Au milieu d'un tapis si vaste et si plaisant, court à bouillons d'argent une fontaine rustique, qui couronne ses bords d'un gazon émaillé de _pâquerettes_, de bassinets, de violettes, et ces fleurs, semblent se presser à qui s'y mirera la première: elle est encore au berceau, car elle ne vient que de naître, et sa face jeune et polie ne montre pas seulement une ride. Les grands cercles qu'elle promène en revenant mille fois sur elle-même montrent que c'est bien à regret qu'elle sort de son pays natal; et, comme si elle eût été honteuse de se voir caressée auprès de sa mère, elle repoussa en murmurant ma main qui la voulait toucher. Les animaux qui s'y venaient désaltérer, plus raisonnables que ceux de notre monde, témoignaient être surpris de voir qu'il faisait grand jour vers l'horizon, pendant qu'ils regardaient le Soleil aux Antipodes, et n'osaient se pencher sur le bord, de la crainte qu'ils avaient de tomber au Firmament.

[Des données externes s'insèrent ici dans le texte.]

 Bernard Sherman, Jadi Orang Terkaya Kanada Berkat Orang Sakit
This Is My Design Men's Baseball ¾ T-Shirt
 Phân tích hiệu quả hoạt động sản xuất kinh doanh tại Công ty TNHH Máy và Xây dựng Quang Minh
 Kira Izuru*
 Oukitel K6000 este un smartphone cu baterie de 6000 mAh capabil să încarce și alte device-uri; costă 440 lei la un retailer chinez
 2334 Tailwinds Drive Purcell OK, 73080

Il faut que je vous avoue qu'à la vue de tant de belles choses, je me sentis chatouillé de ces agréables douleurs, qu'on dit que sent l'embryon, à l'infusion de son âme. Le vieux poil me tomba pour faire place à d'autres cheveux plus épais et plus déliés. Je sentis ma jeunesse se rallumer, mon visage devenir vermeil, ma chaleur naturelle se remêler doucement à mon humide radical; enfin, je reculai sur mon âge environ quatorze ans.

J'avais cheminé une demi-lieue à travers une forêt de jasmins et de myrtes, quand j'aperçus, couché à l'ombre, je ne sais quoi qui remuait. C'était un jeune adolescent, dont la majestueuse beauté me força presque à l'adoration. Il se leva pour m'en empêcher:

--Ce n'est pas à moi, s'écria-t-il, c'est à Dieu que tu dois ces humilités!

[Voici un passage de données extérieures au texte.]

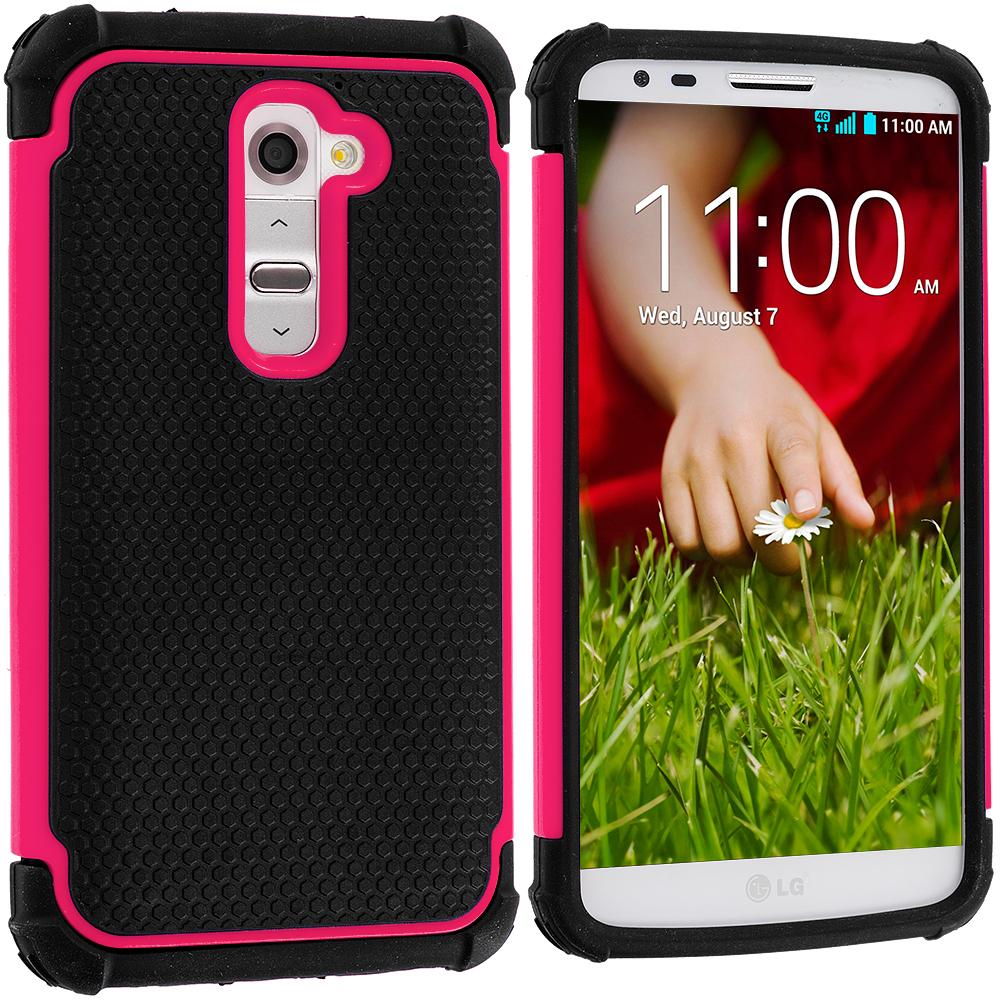 LG G2 Sprint, T-Mobile, At&t Black / Hot Pink Hybrid Rugged Hard/Soft Case Cover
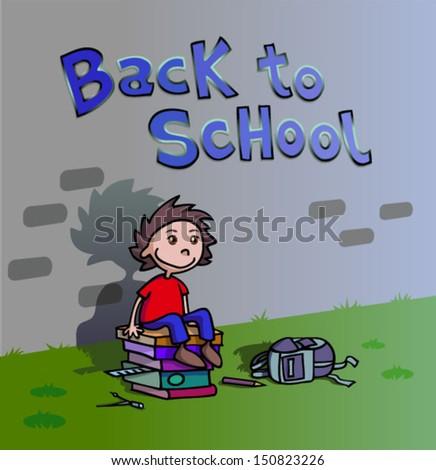 Back to school. Happy boy waiting.  - stock vector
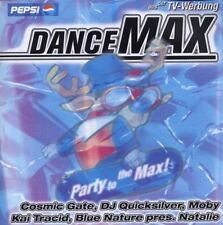 Dance Max (1999, EMI) Moby, Cosmic Gate, Kai Tracid, Storm, Faithless, .. [2 CD]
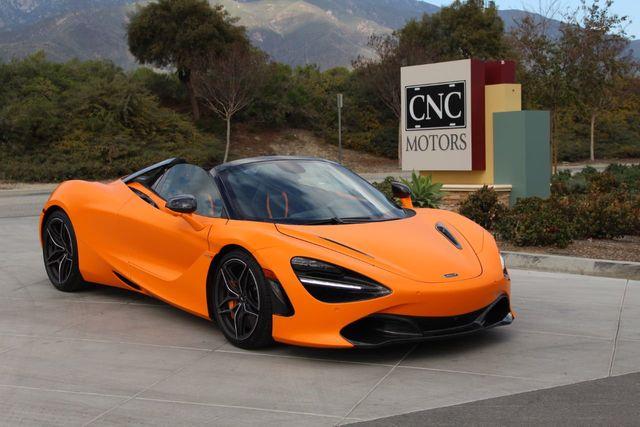 2020 McLaren 720S For Sale
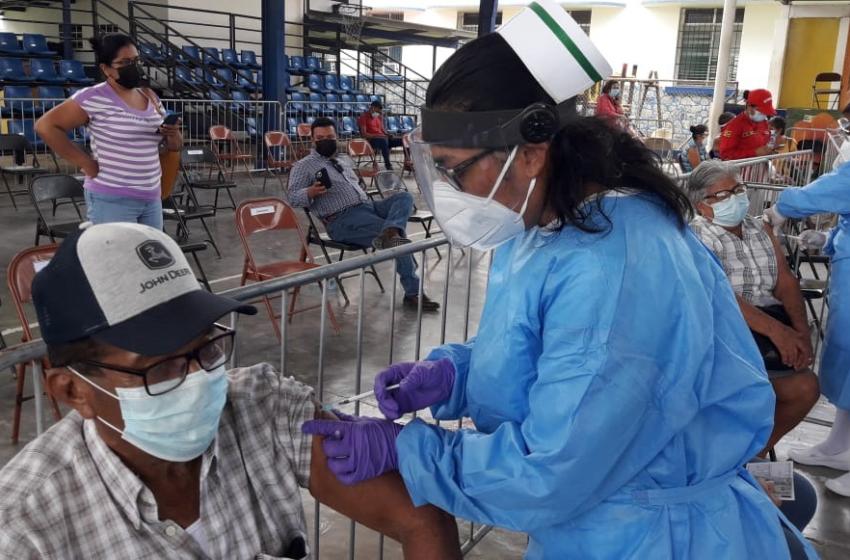 Minsa insiste en medidas de bioseguridad, una barrera para evitar contagios
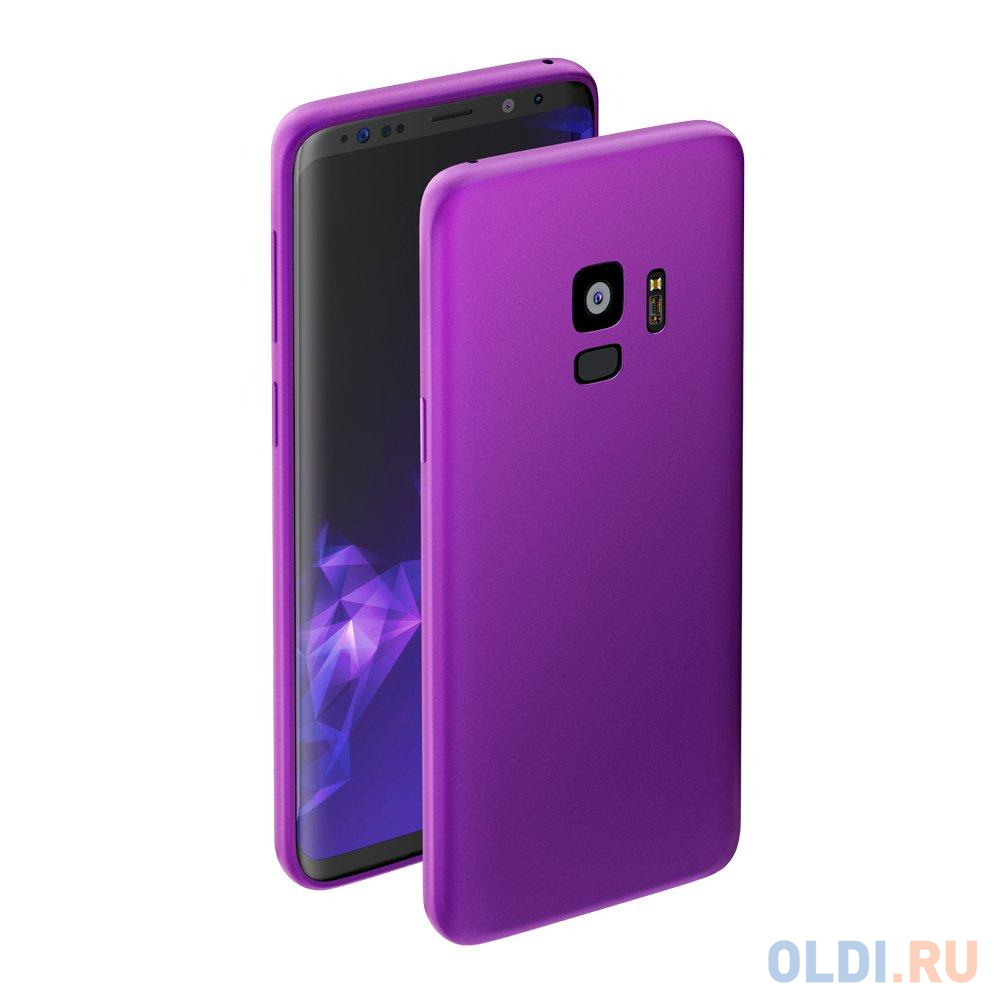 Чехол Deppa Case Silk для Samsung Galaxy S9, фиолетовый металлик чехол deppa silk для samsung galaxy s9 purple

--Vous voyez une personne, lui répondis-je, consternée de tant de miracles, que je ne sais par lequel débuter mes admirations; car, venant d'un monde que vous prenez sans doute ici pour une Lune, je pensais être abordé dans un autre, que ceux de mon pays appellent la Lune aussi; et voilà que je me trouve en Paradis, aux pieds d'un Dieu qui ne veut pas être adoré et _d'un étranger qui parle ma langue_.

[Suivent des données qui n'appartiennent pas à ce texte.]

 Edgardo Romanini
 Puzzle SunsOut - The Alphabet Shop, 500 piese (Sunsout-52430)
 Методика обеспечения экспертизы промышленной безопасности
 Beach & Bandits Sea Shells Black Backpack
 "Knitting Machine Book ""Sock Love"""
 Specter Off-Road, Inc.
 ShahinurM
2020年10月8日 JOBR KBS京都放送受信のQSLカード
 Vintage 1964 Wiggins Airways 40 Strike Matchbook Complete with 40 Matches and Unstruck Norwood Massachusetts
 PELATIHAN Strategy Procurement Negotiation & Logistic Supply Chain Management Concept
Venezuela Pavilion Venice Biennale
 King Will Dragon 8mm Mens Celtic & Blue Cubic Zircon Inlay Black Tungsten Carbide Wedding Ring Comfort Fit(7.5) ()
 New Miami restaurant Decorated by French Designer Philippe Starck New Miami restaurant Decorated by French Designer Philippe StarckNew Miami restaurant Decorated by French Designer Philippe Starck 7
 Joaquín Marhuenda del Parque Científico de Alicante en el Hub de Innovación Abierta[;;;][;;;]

--Hormis la qualité de Dieu, me répliqua-t-il,[8] ce que vous dites est véritable; cette terre-ci est la Lune, que vous voyez de votre globe; et ce lieu-ci où vous marchez est _le paradis, mais c'est le paradis terrestre où n'ont jamais entré que six personnes, Adam, Eve, Enoc, moi, qui suis le Vieil Elie, Saint-Jean l'Evangéliste et vous. Vous savez bien comme les deux premiers en furent bannis, mais vous ne savez pas comment ils arrivèrent en votre monde. Sachez donc qu'après avoir tâté tous deux de la pomme défendue, Adam qui craignait que Dieu irrité par sa présence ne rengregeast sa punition, considéra la Lune, votre terre, comme le seul refuge où il se pourrait mettre à l'abri des poursuites de son créateur_.

[8] Variante: Dont je ne suis que la créature. (Edition Le Bret.)